_Document excerpt_.
####################
Category Archives: Craft & Skills

Exploring Story Concepts Prior to Writing

Slot canyonThis month we’ve discussed great games that inspire, games that highlight effective storytelling, or that identify pitfalls in the creative process.  We’ve also discussed some of the dangers of trying to port game scenarios directly into book form (review that excellent post here).

I’m going to visit that topic from a slightly different angle and discuss the effectiveness of finding avenues for creative input.  It’s hard to build a great story, and harder still if we try to do it in a vacuum.  Utilizing creative input sources can prove effective in developing foundational concepts for your story.  The goal is not to try writing a book directly from a game scenario, particularly if it pulls in any material that may be copyrighted elsewhere.  However, it is possible to utilize a RPG or other creative input source to explore some of the general concepts you might be kicking around as the foundation of a story.

For example, if you want to flesh out a new magic system, inviting your gaming friends to utilize that magic system in a game scenario can really help.  They’ll try to break the rules, and they’ll try to use it in ways you never expected.  The experience will force you to think deeper and broader than you might have on your own, and lay down rules and boundaries you had not realized you needed.  This is particularly useful if you don’t have someone who makes a good sounding board to brainstorm ideas and plumb the depths of your new concept.

You can also explore other aspects of the world building in a game.  What are the nations and races that exist in this world?  Do they get along?  What motivates them?  What do people eat?  What kind of money do they use?

diceIn my family we play a customized RPG that utilizes only one 20-sided die for all decisions.  It removes a lot of the technical hassle of similar games and relies more on the storytelling skill of the person leading the game.  It’s also an excellent creative workout routine.  I rarely plan out the details of a game beforehand, so am forced to come up with each element in a just-in-time delivery sort of way.  I’ve found it helps break down creative barriers and triggers some exceptionally creative moments.

I’ve used this process as a way to explore multiple story concepts.  Many of them prove mediocre or uninspiring, so we drop those and try something different.  A few have resulted in ideas with lots of potential.  Those I set aside for later exploration, or launch secondary game scenarios to consider further.
####################
(Spatial question entries)

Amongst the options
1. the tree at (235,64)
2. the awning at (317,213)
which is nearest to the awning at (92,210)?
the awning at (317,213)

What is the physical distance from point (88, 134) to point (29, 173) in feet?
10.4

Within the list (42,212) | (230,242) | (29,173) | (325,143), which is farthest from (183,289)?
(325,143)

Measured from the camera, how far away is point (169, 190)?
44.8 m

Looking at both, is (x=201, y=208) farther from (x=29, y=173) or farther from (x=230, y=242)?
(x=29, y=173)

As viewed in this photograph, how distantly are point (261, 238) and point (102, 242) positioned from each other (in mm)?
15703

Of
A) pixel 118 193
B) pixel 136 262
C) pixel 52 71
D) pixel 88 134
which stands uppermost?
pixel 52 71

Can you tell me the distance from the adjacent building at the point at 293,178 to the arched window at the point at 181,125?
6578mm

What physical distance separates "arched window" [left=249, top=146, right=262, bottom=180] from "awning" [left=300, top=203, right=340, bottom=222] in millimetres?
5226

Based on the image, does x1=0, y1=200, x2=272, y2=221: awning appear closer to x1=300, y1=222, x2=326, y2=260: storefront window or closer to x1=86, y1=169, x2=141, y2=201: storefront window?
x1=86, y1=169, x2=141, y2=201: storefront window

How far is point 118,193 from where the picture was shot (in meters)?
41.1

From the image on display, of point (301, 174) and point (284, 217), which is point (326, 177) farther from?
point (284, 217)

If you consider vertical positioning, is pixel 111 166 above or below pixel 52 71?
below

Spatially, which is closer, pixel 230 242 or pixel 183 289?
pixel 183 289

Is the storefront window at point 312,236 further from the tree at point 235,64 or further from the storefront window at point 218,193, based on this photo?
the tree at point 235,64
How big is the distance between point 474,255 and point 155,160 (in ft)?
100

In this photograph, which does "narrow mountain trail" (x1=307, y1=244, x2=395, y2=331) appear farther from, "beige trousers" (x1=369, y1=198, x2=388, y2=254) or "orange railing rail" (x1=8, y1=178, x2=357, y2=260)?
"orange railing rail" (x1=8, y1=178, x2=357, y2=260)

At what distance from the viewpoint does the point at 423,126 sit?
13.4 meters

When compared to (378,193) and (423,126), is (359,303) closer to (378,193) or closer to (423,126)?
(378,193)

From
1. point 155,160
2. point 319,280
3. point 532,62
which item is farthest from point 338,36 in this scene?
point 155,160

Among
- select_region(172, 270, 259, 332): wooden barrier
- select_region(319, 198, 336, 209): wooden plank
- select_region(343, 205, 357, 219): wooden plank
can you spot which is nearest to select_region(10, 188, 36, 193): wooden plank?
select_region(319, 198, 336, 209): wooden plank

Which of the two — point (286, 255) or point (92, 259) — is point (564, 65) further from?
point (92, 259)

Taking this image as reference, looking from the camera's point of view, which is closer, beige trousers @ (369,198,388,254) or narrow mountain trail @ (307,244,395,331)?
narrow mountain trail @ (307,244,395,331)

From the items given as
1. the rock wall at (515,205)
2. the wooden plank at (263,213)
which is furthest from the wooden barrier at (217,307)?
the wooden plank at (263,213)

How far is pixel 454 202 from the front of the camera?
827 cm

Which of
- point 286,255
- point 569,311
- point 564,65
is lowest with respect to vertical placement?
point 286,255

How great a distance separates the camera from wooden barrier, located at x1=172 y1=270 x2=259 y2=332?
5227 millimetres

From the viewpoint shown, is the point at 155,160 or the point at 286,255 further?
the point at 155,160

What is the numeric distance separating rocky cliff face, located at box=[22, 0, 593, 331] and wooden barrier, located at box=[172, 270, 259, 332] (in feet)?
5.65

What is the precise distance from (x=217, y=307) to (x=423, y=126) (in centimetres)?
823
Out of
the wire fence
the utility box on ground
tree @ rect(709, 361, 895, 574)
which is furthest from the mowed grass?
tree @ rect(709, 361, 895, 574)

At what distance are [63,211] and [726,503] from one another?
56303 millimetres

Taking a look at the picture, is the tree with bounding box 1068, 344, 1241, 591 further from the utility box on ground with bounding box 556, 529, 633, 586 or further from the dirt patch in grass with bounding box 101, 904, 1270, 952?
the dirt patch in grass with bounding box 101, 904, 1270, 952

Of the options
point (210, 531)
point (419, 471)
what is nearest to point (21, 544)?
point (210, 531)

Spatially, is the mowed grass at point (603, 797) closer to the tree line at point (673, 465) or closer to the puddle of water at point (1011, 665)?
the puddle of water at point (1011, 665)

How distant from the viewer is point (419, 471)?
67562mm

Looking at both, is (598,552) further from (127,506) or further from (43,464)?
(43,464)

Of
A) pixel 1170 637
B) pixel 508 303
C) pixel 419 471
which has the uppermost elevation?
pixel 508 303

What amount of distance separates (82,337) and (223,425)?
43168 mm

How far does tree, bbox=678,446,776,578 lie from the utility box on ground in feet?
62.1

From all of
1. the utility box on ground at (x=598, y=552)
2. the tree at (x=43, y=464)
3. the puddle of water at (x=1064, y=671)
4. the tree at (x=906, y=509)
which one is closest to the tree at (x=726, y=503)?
####################
_What this exercise asks_.
#1 Answer these questions about the post on exploring story concepts:
(a) How many dice does the author's family RPG use for all decisions, and what kind?
(b) What will gaming friends try to do with a new magic system?
(c) What happens to the story concepts that prove mediocre or uninspiring?
#2 Condense the paragraph of the post on exploring story concepts that begins "For example, if you want to flesh out a new magic system" into a short bulleted list that keeps its main points.
#3 Extend the post on exploring story concepts with a few more paragraphs, picking up after its final sentence.

_Answers_.
#1
(a) One 20-sided die.
(b) They'll try to break the rules and use it in ways you never expected.
(c) They are dropped, and something different is tried.

#2
- Having gaming friends use a new magic system in a game scenario helps flesh it out.
- They'll try to break its rules and use it in unexpected ways.
- This pushes you to think deeper and broader and to set rules and boundaries you hadn't realized you needed.
- It's especially useful if you lack a good sounding board for brainstorming.

#3
Once I’ve got what I need, I throw away the specifics of the game, including the characters, and start building my story from scratch – drawing upon the foundational concepts we explored through the game.

Storyteller
The Boyhood of Raleigh by Sir John Everett Millais, oil on canvas, 1870

But RPG gaming is not the only creative input I use, and it’s not even my most productive.  Even better is good old storytelling.  In our family we tell a lot of stories, and I’ve used that verbal story time to develop magic systems and explore plot concepts with my kids.  It’s proven highly effective.  Kids (2 of mine are teen-agers now) provide instant feedback, and they are brutal critics.  If an idea isn’t working, I know about it instantly.  On the other hand, if a story generates lots of enthusiasm from them, I might be on to something.

The danger there, just as with using RPG games, is to recognize that the novel you write will not be the same as the game (or verbal story).  A couple years ago, I spent a lot of time developing a story line with my kids.  They actually came up with the original magic system idea, which I then fleshed out and used to launch into a series of stories where we explored many other aspects of the world building.  The resulting story proved so engaging that I decided to write a book based on all the material we produced.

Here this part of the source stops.